Uğur Bilgin, eniştemiz olunca mı bilinmez, Sapanca bir anda Güldür Güldür Show’da yer almaya başladı, övüp (!) durmaları da gözümüzden kaçmadı. Ancak, mizah bazen mevcut klişeleri pekiştirebiliyor. Oysa Kemal Sunal’dan Ali Sunal’a pek çok şey değişti Sapanca’da. Dilimiz döndüğünce bunları anlatmaya çalıştık!

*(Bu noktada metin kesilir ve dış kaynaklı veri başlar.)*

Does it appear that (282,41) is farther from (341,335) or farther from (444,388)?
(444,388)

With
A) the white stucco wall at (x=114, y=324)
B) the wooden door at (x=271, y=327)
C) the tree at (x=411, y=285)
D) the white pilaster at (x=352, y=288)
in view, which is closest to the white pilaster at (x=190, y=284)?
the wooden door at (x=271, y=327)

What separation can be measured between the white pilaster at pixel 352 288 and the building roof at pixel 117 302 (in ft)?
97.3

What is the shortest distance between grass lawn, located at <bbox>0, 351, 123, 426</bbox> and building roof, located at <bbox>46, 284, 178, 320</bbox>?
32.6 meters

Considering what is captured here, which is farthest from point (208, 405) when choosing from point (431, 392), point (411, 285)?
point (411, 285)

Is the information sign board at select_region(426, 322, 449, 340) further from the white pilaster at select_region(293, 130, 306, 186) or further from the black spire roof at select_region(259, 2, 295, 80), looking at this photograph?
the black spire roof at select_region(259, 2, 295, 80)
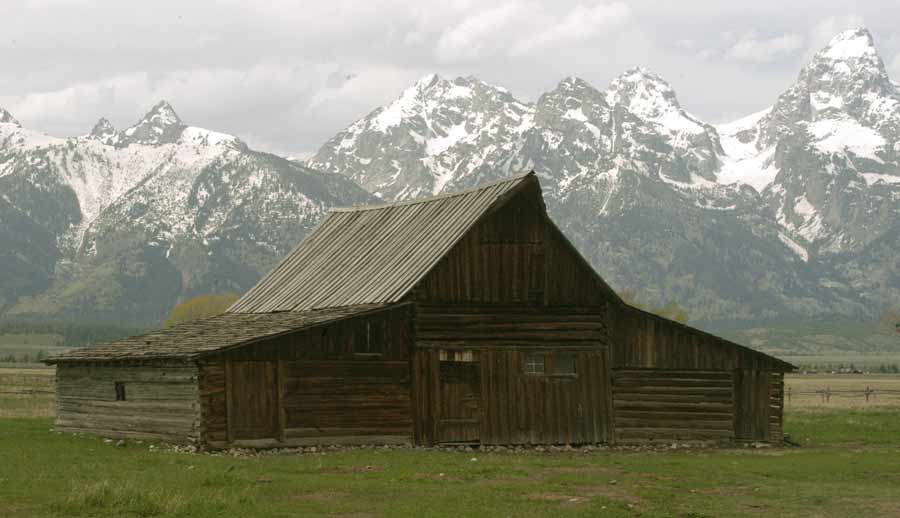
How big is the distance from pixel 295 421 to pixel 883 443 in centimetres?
2003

Televizyonun sevilen isimlerinden Uğur BİLGİN, Güldür Güldür Show’daki ‘Mesut’ karakteriyle yıllardır bizleri kahkahaya boğuyor. Sahnedeki o doğallığı, ince mizahı derken gönüllerimizde krallığını ilan etmiş durumda. Ama artık Uğur BİLGİN bizim için bir tık daha özel, çünkü kendisi resmen “Sapanca’nın eniştesi” kadrosuna terfi ederken, Sapanca da onun “hanım köyü” oldu.
Geçen sene Sapanca’da efsanevi bir nişan töreni gerçekleşti! Sonrasında İstanbul’da yapılan düğün ise göz kamaştırıcıydı. Uğur BİLGİN, ilçemizin tanınmış ailelerinden USLU ailesinin incisiyle hayatını birleştirdi. Bu özel olay sadece iki aileyi değil, Uğur BİLGİN ‘i de resmen Sapancalı yaptı! Şimdi Uğur bizden, biz de Uğur’dan olduk. Sapanca da bu olayın merkezindeki yerini aldı!

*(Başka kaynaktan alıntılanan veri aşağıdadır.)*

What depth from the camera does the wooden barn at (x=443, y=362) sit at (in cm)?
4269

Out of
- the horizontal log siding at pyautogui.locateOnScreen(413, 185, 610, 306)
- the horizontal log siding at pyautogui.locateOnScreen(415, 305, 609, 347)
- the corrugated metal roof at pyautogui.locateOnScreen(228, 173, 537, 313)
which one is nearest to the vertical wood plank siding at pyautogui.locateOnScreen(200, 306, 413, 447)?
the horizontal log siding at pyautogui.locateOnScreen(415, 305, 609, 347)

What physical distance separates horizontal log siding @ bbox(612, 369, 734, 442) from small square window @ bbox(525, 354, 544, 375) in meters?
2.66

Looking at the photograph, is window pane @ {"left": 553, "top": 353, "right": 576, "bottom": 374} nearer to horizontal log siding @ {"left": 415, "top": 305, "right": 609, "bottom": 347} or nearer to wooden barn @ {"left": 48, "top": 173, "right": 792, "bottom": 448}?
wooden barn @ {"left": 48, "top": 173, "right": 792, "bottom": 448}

Tabii ki, bu bağın ekmeğini Sapanca da yedi! Güldür Güldür ekibi, geçen sezon skeçlerinde Sapanca’ya sıkça yer vererek, sahneye taşıdı! “Yüzleşmelerim” – “Arkadaş Grubu” – “Ödül Konuşması” gibi skeçlerde toplumsal olaylara ince ince dokunurken, Sapanca’yı da ‘eğlenmelik, iki günlük kaçamaklık’ yer olarak övmeleri (!) gözümüzden kaçmadı!
Peki, Sapanca’nın kültürünü, tarihini ve doğal güzelliklerini görmezden gelmek ne kadar mümkün? İnsan hikayesi mi dedin, burası hayat dolu, yaşanmışlıklarla bezeli; ödenmiş bedeller var ve daha neler neler! Coğrafyamızı, sadece “Kaçarız, kafa dinleriz” diyerek anmak Sapanca ovasına haksızlık olmaz mı?

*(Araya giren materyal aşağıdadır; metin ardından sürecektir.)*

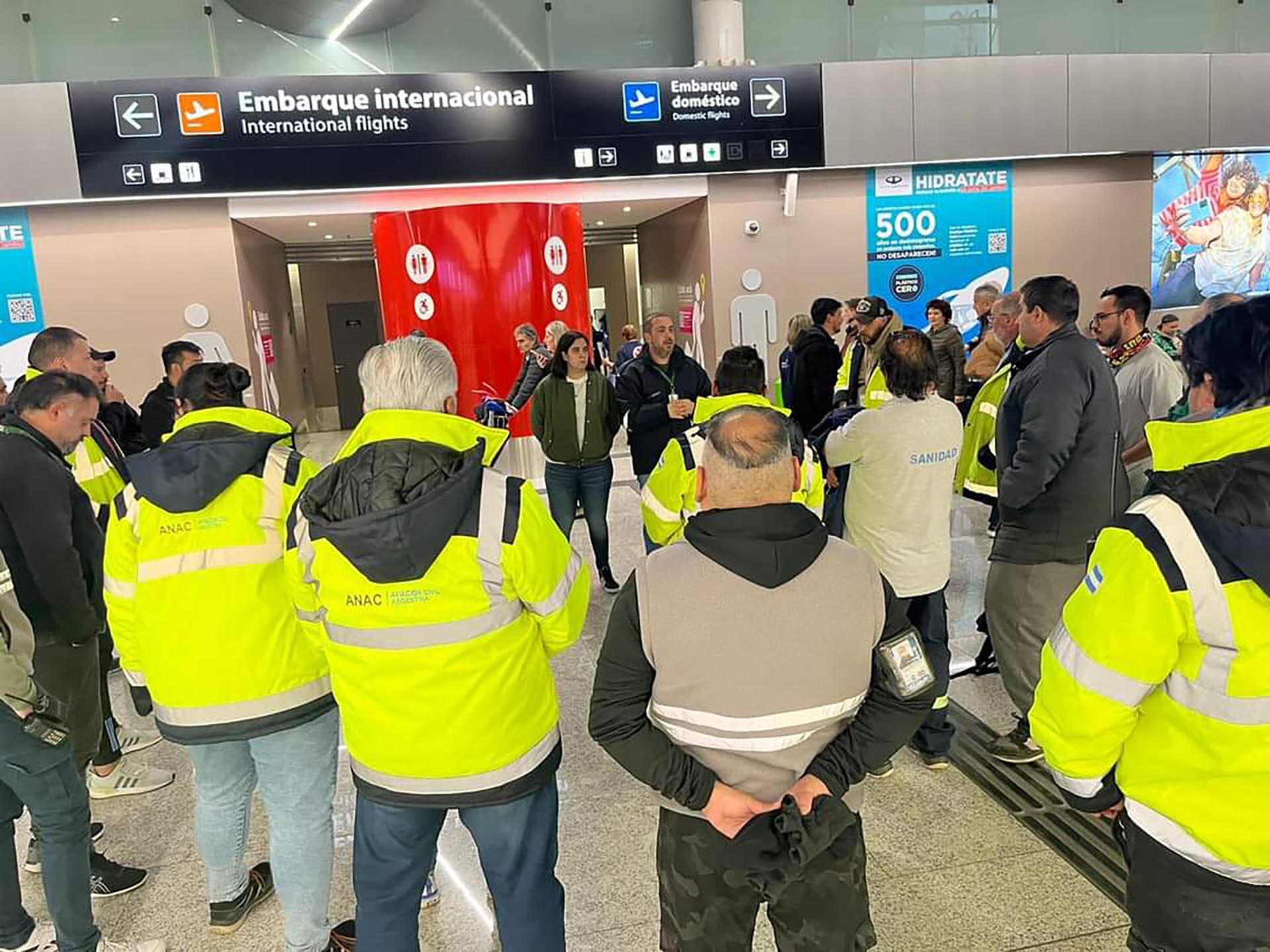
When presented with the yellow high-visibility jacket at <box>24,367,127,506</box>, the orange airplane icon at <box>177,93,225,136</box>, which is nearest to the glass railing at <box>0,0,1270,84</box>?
the orange airplane icon at <box>177,93,225,136</box>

Biz de dedik ki, galiba bizleri yeterince tanımıyorlar! Güldür Güldür ekibine ve tüm kamuoyuna küçük bir bilgilendirme yapalım ki, Sapanca’yı ve bizleri daha iyi tanısınlar. Hadi, elimizden geleni yaparak Sapanca’yı tanıtma görevimizi yerine getirelim; en azından biraz olsun hakkını verelim!
Endeksa verilerine göre Sapanca’nın nüfusu 46.080 kişi. %51’i kadın, %49’u erkek. %83’ü genç ve orta yaş kategorisinde. Kuzeyinde Sapanca Gölü ile güneyinde Samanlı Dağları arasında. Sakarya’nın yüzölçümü en küçük ama nüfus yoğunluğu en fazla olan ilçesi. Bilinen tarihi MÖ 1200’lere dayanıyor.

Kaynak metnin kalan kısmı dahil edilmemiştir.